Op grond van de in bijlage II genoemde bewijsmiddelen stelt de rechtbank het volgende vast. Verdachte reed op 11 november 2019, omstreeks 06.15 uur, als bestuurster van een personenauto over de Burgemeester Van Voorst tot Voorstweg richting de Bredaseweg in Tilburg. Zij reed, harder dan de maximaal toegestane 50 kilometer per uur, door het rode licht, terwijl dat verkeerslicht reeds 7,4 seconden rood licht uitstraalde. Verdachte kwam in botsing met [benadeelde partij] (hierna: [benadeelde partij] ) die op dat moment op zijn fiets, door groen rijdend, die weg overstak. Verdachte heeft verklaard dat zij nog wel heeft geprobeerd te remmen, maar dat dat tevergeefs was. Fietser [benadeelde partij] heeft als gevolg van dit ongeval een hersenkneuzing en een gecompliceerde linker onderbeen breuk opgelopen. Dit letsel dient naar het oordeel van de rechtbank als zwaar lichamelijk letsel te worden gekwalificeerd omdat operatief ingrijpen noodzakelijk was en [benadeelde partij] langere tijd heeft gerevalideerd en, ongeveer 14 maanden later, nog steeds evenwichts- en pijnklachten heeft.
De rechtbank stelt vast dat uit het forensisch onderzoek naar voren is gekomen dat er geen andere factoren zijn geweest die het ongeval mede hebben veroorzaakt. De aan verdachte verweten gedragingen op de tenlastelegging zien op het door rood rijden, het onvoldoende aandacht hebben gehad voor het verkeer en het harder rijden dan daar is toegestaan. De rechtbank zal deze verwijten hieronder nader bespreken.
Door rood rijden
Dat verdachte door rood is gereden, volgt uit het proces-verbaal forensisch onderzoek en wordt door verdachte ook niet betwist.
Onvoldoende aandacht op de weg
Verdachte heeft verklaard dat zij het rode verkeerslicht niet heeft gezien en dat zij in de veronderstelling was dat zij door groen is gereden. Uit het forensisch onderzoek blijkt dat het verkeerslicht, op het moment dat verdachte de stopstreep passeerde, al 7,4 seconden op rood stond en dat het verkeerslicht normaliter 4 seconden daarvoor op oranje/geel staat. Hieruit volgt dat verdachte in totaal 11,4 seconden niet heeft gezien dat het verkeerslicht niet op groen stond. Het voorgaande leidt tot de conclusie dat geen sprake is geweest van een moment van onoplettendheid, maar dat verdachte haar aandacht langere tijd niet op de weg had gericht.

**Korte opdracht 1**
Haal uit de lijst elke regel die het woord "distance" bevat.
Het fragment en de lijst komen uit verschillende bronnen.

**Opgeslagen gegevens**
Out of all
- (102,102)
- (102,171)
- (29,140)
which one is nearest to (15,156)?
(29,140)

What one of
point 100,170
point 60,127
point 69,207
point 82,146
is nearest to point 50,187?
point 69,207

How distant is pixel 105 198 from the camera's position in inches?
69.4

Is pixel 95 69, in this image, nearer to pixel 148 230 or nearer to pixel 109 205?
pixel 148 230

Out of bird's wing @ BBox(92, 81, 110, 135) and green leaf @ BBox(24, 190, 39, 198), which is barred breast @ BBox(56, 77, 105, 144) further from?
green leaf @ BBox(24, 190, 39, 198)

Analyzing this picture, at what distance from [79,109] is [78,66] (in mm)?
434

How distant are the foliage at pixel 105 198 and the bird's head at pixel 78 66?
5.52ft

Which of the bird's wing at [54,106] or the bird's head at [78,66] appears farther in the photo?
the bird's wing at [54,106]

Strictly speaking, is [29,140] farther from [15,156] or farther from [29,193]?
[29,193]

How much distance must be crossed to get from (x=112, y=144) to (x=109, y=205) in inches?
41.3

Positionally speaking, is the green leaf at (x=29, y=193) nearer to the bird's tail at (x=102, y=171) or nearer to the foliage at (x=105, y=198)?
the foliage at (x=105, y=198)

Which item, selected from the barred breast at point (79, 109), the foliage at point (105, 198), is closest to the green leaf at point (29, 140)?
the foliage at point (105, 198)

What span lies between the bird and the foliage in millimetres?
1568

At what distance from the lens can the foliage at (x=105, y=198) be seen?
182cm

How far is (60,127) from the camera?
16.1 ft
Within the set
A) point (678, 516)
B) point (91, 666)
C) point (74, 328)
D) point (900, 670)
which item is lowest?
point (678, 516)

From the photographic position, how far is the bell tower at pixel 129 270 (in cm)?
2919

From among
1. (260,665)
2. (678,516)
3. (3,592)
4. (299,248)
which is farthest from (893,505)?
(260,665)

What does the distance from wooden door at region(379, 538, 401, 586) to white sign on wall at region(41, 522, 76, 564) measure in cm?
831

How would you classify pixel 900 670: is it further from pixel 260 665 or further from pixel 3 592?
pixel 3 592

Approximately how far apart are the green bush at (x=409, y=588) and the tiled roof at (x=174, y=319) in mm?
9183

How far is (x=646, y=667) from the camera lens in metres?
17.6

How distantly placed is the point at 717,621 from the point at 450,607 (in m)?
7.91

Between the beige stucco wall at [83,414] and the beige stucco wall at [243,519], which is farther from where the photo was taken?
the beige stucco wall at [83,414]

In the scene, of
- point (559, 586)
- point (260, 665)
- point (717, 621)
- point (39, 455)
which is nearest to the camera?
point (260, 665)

**Korte opdracht 2**
Leg in één tot drie zinnen uit waarom de rechtbank in het fragment over het verkeersongeval concludeert dat er geen sprake was van een moment van onoplettendheid.

**Antwoord opdracht 1**
Analyzing this picture, at what distance from [79,109] is [78,66] (in mm)?
How much distance must be crossed to get from (x=112, y=144) to (x=109, y=205) in inches?
At what distance from the lens can the foliage at (x=105, y=198) be seen?
What does the distance from wooden door at region(379, 538, 401, 586) to white sign on wall at region(41, 522, 76, 564) measure in cm?

**Antwoord opdracht 2**
Uit het forensisch onderzoek blijkt dat het verkeerslicht al 7,4 seconden op rood stond toen verdachte de stopstreep passeerde, en dat het normaal 4 seconden daarvoor op oranje/geel staat. Verdachte heeft dus in totaal 11,4 seconden niet gezien dat het licht niet op groen stond. Daaruit leidt de rechtbank af dat zij haar aandacht langere tijd niet op de weg had gericht.